# Shenwai 900



## Catesjg (Feb 21, 2022)

Want to switch motor on a Shenwai 900 B back to 110 volt Because 220 not available yet. Any one have a wiring diagram?


----------



## Mitch Alsup (Feb 21, 2022)

Check the manual for G4003G near the back, they have a wiring diagram for both 120 and 240, in color no less.


----------



## Catesjg (Feb 22, 2022)

Thanks. Unfortunately It looks a lot different than what I’ve got and I pretty much suck on wiring. If I can find a written description section on swapping it from one voltage to the other is probably going to be best for me. Acording to the sticker it was originally wired for 110 V then in 1993 some one swapped it to 220 V and noted it on the sticker. I was able to plug in to 220 V to test it and all was operable. Just don’t have 220 V available here.


----------



## Mitch Alsup (Feb 22, 2022)

If you motor is not using the std wiring diagram, you can't debug this without either a complete wiring diagram, or an oscilloscope.


----------



## Catesjg (Feb 22, 2022)

Yup !


----------



## DAT510 (Feb 22, 2022)

Welcome to H-M.

The Shenwai 900 lathe was part of a group of lathes that were branded under a number of names.  I believe the most common was the Jet brand series of lathes.  As such there are a number of different manuals created under the various names.  I believe you need to be at least a Silver member, to download.  But, if you look in the Download section under Jet, you will find a number of manuals for this family of lathes (Jet, LAM, Grizzly, Tida, etc). One may have the info you are looking for.  https://www.hobby-machinist.com/resources/categories/jet-except-grinders.636/

Once you have posted a few more times, you will be able to upload pictures, which would allow us to more effectively help you.


----------



## Catesjg (Dec 28, 2022)

Does anyone on the site have a Shen Wai lathe? Thanks


----------



## Ulma Doctor (Dec 29, 2022)

Catesjg said:


> Does anyone on the site have a Shen Wai lathe? Thanks


I have 2 Shenwai SW900B ‘s

If you need assistance, send me a PM


----------



## Catesjg (Sunday at 5:47 PM)

Thanks for the response. I don't have a manual for this Machine, and I was Looking for the best method of removing the Chuck. 
I think locking back gear is going to be the trick.  I don't know when it was last removed so I'm a bit uncomfortable. It was purchased from an estate sale and was in a garage that had no door and lotsa critters to visit. Also, I wanted to put it back to110 V because I don't have 220 V available in the shop/Barn where it is stored now. Any help would be appreciated


----------



## DAT510 (Sunday at 7:33 PM)

Here's the link for Manual of Grizzly's version of your lathe.  

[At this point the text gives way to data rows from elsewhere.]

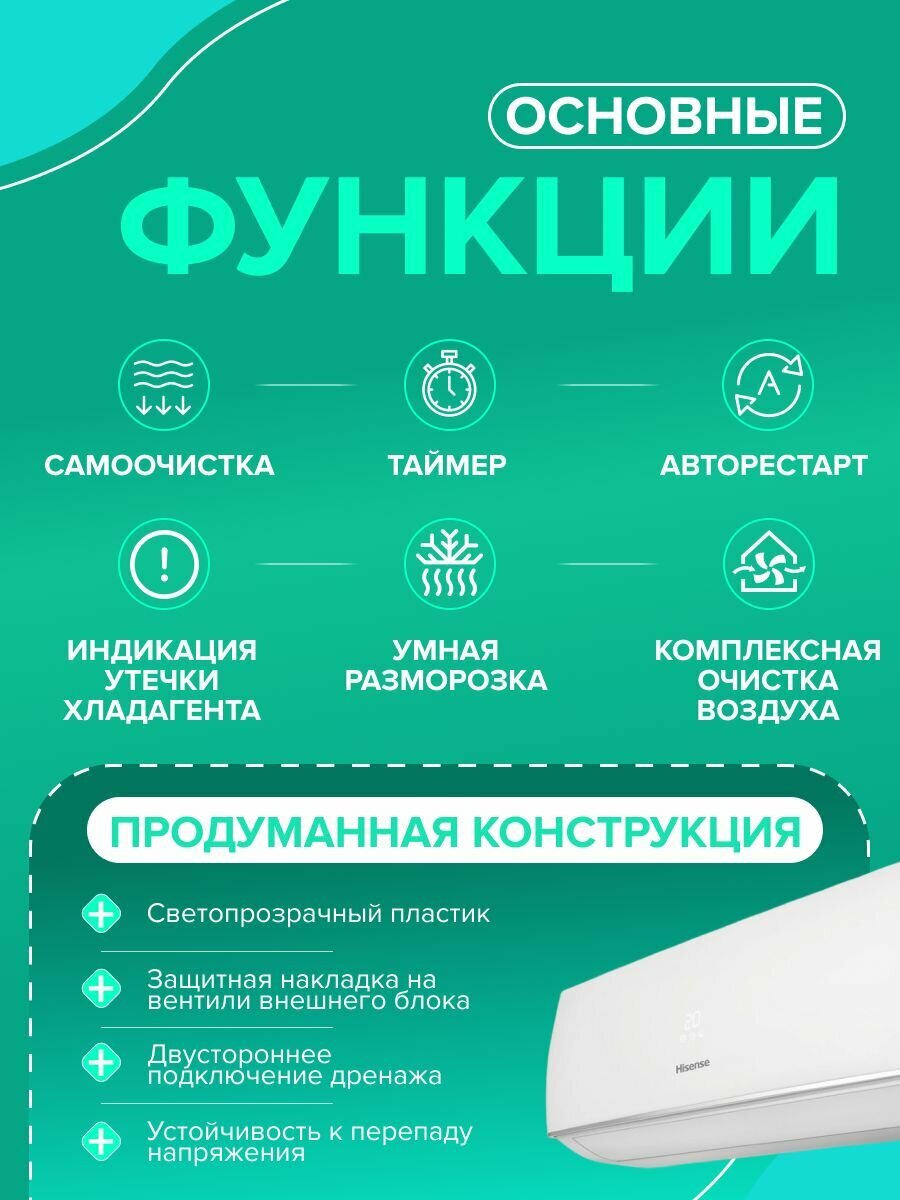 ОСНОВНЫЕ

ФУНКЦИИ

САМООЧИСТКА

ТАЙМЕР

АВТОРЕСТАРТ

ИНДИКАЦИЯ
УТЕЧКИ
ХЛАДАГЕНТА

УМНАЯ
РАЗМОРОЗКА

КОМПЛЕКСНАЯ
ОЧИСТКА
ВОЗДУХА

ПРОДУМАННАЯ КОНСТРУКЦИЯ

Светопрозрачный пластик

Защитная накладка на вентили внешнего блока

Двустороннее подключение дренажа

Устойчивость к перепаду напряжения

Hisense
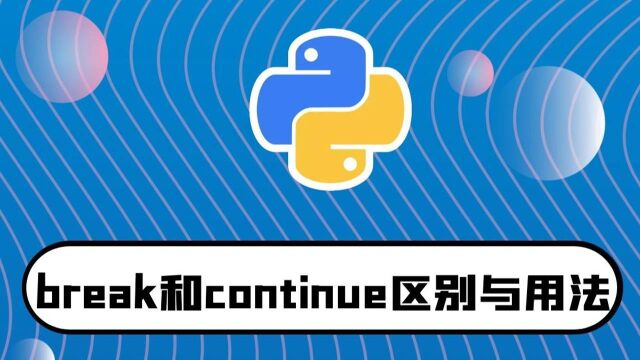 break和continue区别与用法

			https://cdn0.grizzly.com/manuals/g9249_m.pdf
		


Pages 22-23 describe how to remove the chuck on the Grizzly lathe.  

I follow this method when I remove the chuck on my Jet1024 lathe, with the one exception that my Jet does not havea "spindle clamps" as shown in Fig 22.

Hope this helps.


----------



## matthewsx (Sunday at 7:46 PM)

Catesjg said:


> Thanks for the response. I don't have a manual for this Machine, and I was Looking for the best method of removing the Chuck.
> I think locking back gear is going to be the trick.  I don't know when it was last removed so I'm a bit uncomfortable. It was purchased from an estate sale and was in a garage that had no door and lotsa critters to visit. Also, I wanted to put it back to110 V because I don't have 220 V available in the shop/Barn where it is stored now. Any help would be appreciated


The primary thing you need for removing stuck chucks is patience. 

From the pictures I found in the internet it looks a lot like my Samson (Tida) model 5AA. I have my old motor and control box if you run into trouble with switching yours back to 110v but if you can I'd highly recommend getting 220v to where you have your shop. Shortly after buying my lathe I switched it over to a 3 phase motor with VFD which is a huge improvement on these small machines. I know not everyone can make this happen but if you can it's worthwhile.

Again.... Penetrating oil, gentle heat, and patience is your friend in getting the chuck loose. There are lots of threads on here covering this, but you don't want to be the guy looking for parts because you decided to reef on the chuck with the backgear engaged.

John


----------